🤖 AI Summary
To address low prediction accuracy for rare conversion events (occurring <1% of the time) in online advertising, this paper proposes a frequency-aware multi-task learning (MTL) framework. It groups conversion types by occurrence frequency and employs a shared bottom architecture with frequency-specific task towers, enabling joint modeling of both frequent and rare conversions. Historical statistical priors are incorporated to guide conversion-type grouping, thereby enhancing model sensitivity to sparse signals. Offline evaluation shows a 0.69% AUC improvement; online deployment reduces cost-per-action by 2%, and the method is now fully operational in production.

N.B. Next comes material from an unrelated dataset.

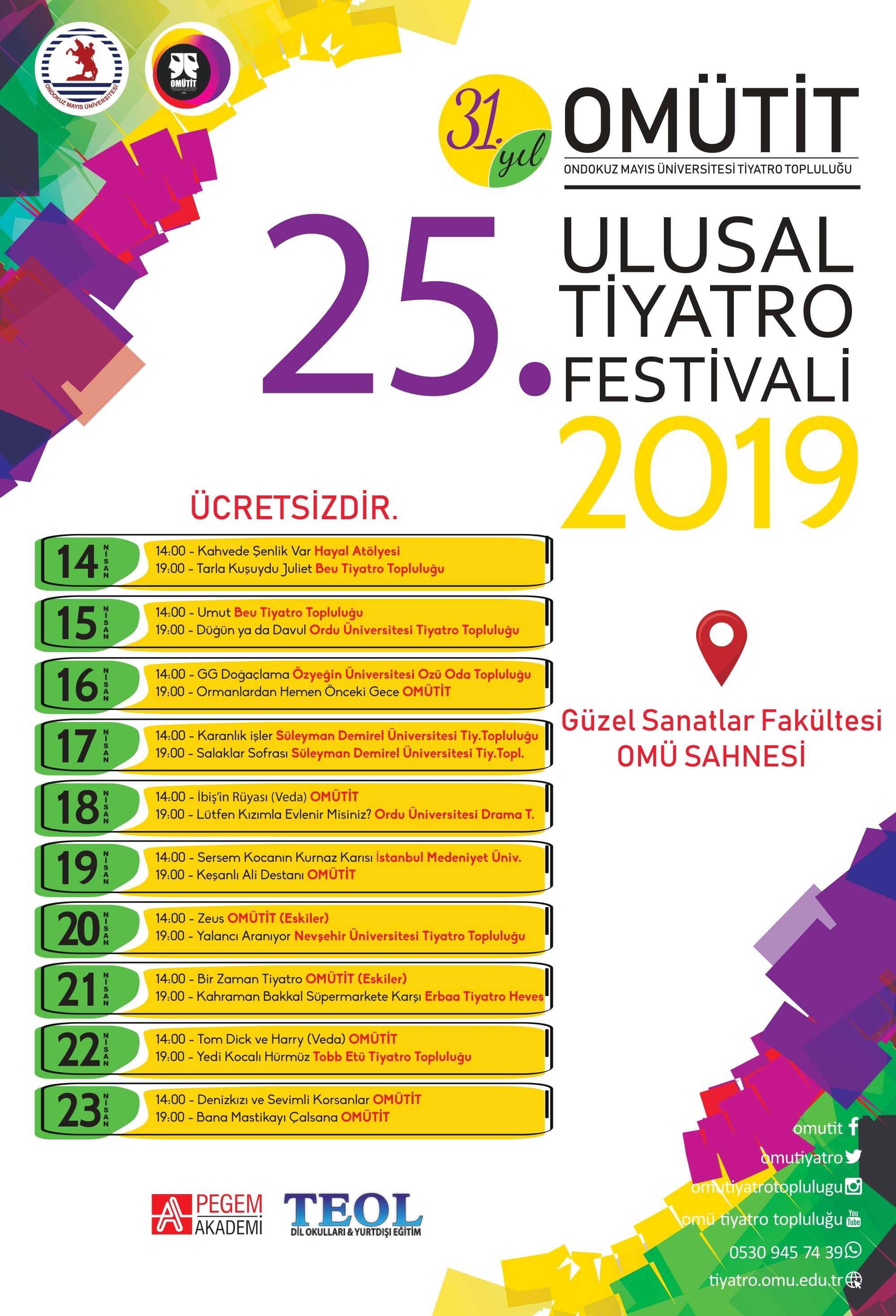 http://www.omu.edu.tr/sites/default/files/25ulusaltiyatrofestivali2019_afis_resize.jpg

The core contribution lies in a frequency-driven tower design within a unified MTL framework, which explicitly captures the distributional characteristics of rare events—significantly boosting their prediction performance while maintaining scalability and practicality.
📝 Abstract
We present a Multi-Task Learning (MTL) approach for improving predictions for rare (e.g., <1%) conversion events in online advertising. The conversions are classified into "rare" or "frequent" types based on historical statistics. The model learns shared representations across all signals while specializing through separate task towers for each type. The approach was tested and fully deployed to production, demonstrating consistent improvements in both offline (0.69% AUC lift) and online KPI performance metric (2% Cost per Action reduction).